--- Requirements ---
Please substitute "closest" for every occurrence of "nearest" throughout all the entries, keeping everything else unchanged, and reproduce them without the pictures.

(Entries in a dataset)
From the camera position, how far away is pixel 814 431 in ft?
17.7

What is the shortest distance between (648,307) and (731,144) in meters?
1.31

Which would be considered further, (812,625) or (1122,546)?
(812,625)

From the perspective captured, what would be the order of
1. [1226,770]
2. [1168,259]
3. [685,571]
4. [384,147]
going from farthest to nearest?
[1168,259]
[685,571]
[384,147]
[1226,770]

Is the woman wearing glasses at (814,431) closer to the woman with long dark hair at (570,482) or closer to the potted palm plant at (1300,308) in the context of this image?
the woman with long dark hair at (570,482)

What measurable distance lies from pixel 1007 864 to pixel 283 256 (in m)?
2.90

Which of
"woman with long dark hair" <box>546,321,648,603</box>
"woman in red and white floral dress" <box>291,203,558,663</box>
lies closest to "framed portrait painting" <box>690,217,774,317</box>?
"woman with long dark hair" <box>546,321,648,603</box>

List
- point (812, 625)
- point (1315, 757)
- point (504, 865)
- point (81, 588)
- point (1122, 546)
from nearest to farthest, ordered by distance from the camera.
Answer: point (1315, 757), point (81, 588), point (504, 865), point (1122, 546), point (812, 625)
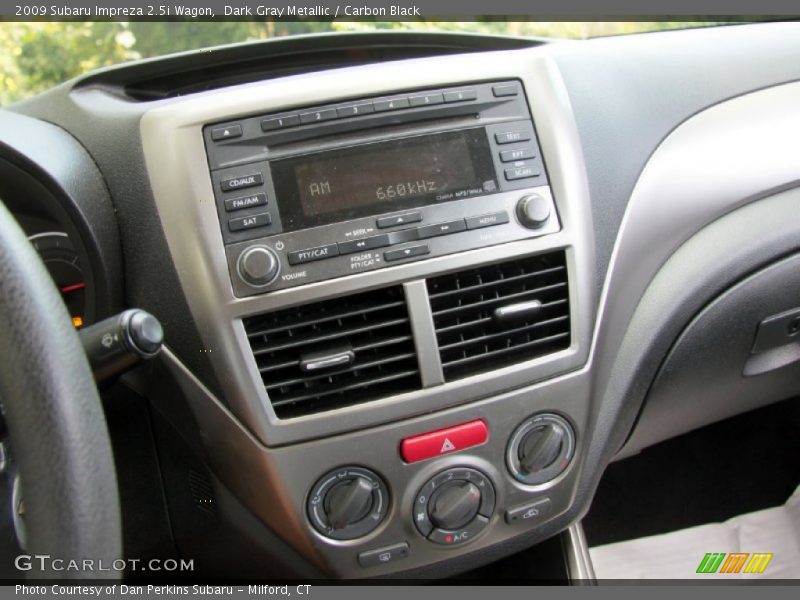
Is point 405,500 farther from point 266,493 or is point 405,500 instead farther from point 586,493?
point 586,493

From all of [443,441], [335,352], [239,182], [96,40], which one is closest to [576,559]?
[443,441]

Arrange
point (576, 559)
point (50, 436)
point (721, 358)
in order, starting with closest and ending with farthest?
point (50, 436) < point (721, 358) < point (576, 559)

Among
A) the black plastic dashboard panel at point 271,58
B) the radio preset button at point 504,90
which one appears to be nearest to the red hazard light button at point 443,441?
the radio preset button at point 504,90

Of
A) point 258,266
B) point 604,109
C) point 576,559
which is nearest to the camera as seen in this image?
point 258,266

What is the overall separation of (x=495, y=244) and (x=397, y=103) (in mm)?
231

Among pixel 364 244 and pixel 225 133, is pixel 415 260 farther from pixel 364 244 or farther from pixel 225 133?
pixel 225 133

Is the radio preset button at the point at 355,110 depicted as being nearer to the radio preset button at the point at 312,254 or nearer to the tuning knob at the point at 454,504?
the radio preset button at the point at 312,254

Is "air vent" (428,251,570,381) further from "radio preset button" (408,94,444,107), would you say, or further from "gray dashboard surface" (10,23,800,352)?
"radio preset button" (408,94,444,107)

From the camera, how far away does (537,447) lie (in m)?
1.12

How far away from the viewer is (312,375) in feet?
3.28

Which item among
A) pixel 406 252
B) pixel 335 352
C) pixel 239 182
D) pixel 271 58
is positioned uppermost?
pixel 271 58

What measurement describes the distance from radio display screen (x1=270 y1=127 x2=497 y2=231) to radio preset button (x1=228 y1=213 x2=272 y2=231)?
0.07 feet

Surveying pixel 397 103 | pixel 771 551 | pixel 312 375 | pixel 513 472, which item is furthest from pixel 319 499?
pixel 771 551

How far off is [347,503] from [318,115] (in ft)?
1.72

--- Exercise solution ---
From the camera position, how far away is pixel 814 431 in ft?
17.7

What is the shortest distance between (648,307) and (731,144) in meters?
1.31

Which would be considered further, (812,625) or (1122,546)?
(812,625)

From the perspective captured, what would be the order of
1. [1226,770]
2. [1168,259]
3. [685,571]
4. [384,147]
going from farthest to closest?
[1168,259]
[685,571]
[384,147]
[1226,770]

Is the woman wearing glasses at (814,431) closer to the woman with long dark hair at (570,482) or closer to the potted palm plant at (1300,308) in the context of this image?
the woman with long dark hair at (570,482)

What measurable distance lies from pixel 1007 864 to pixel 283 256 (in m)?
2.90

Which of
"woman with long dark hair" <box>546,321,648,603</box>
"woman in red and white floral dress" <box>291,203,558,663</box>
lies closest to "framed portrait painting" <box>690,217,774,317</box>?
"woman with long dark hair" <box>546,321,648,603</box>

List
- point (812, 625)
- point (1315, 757)
- point (504, 865)
- point (81, 588)
- point (1122, 546)
from closest to farthest, ordered by distance from the camera.
Answer: point (1315, 757), point (81, 588), point (504, 865), point (1122, 546), point (812, 625)
Is point 405,500 farther from point 266,493 or is point 405,500 instead farther from point 586,493?
point 586,493

From all of [443,441], [335,352], [239,182], [96,40], which one is closest to [576,559]?
[443,441]

Arrange
point (576, 559)
point (50, 436)
point (721, 358)
in order, starting with closest and ending with farthest?
point (50, 436) < point (721, 358) < point (576, 559)

Among
A) the black plastic dashboard panel at point 271,58
B) the radio preset button at point 504,90
which one appears to be closest to the red hazard light button at point 443,441?
the radio preset button at point 504,90

Of
A) point 258,266
B) point 604,109
C) point 576,559
which is closest to the camera as seen in this image?
point 258,266

What is the overall separation of (x=495, y=244) and (x=397, y=103) (in mm)?
231

Among pixel 364 244 and pixel 225 133, is pixel 415 260 farther from pixel 364 244 or farther from pixel 225 133?
pixel 225 133

Is the radio preset button at the point at 355,110 depicted as being nearer to the radio preset button at the point at 312,254 or nearer to the tuning knob at the point at 454,504?
the radio preset button at the point at 312,254

Is "air vent" (428,251,570,381) further from "radio preset button" (408,94,444,107), would you say, or further from "gray dashboard surface" (10,23,800,352)?
"radio preset button" (408,94,444,107)

From the camera, how far away does (537,447) lie (in m)?
1.12

How far away from the viewer is (312,375) in feet?
3.28

Which item among
A) pixel 406 252
B) pixel 335 352
C) pixel 239 182
D) pixel 271 58
is positioned uppermost?
pixel 271 58

What measurement describes the distance from radio display screen (x1=270 y1=127 x2=497 y2=231) to radio preset button (x1=228 y1=213 x2=272 y2=231)?
0.07 feet

Surveying pixel 397 103 | pixel 771 551 | pixel 312 375 | pixel 513 472, which item is furthest from pixel 319 499?
pixel 771 551

How far off is [347,503] from [318,115] (in ft)?
1.72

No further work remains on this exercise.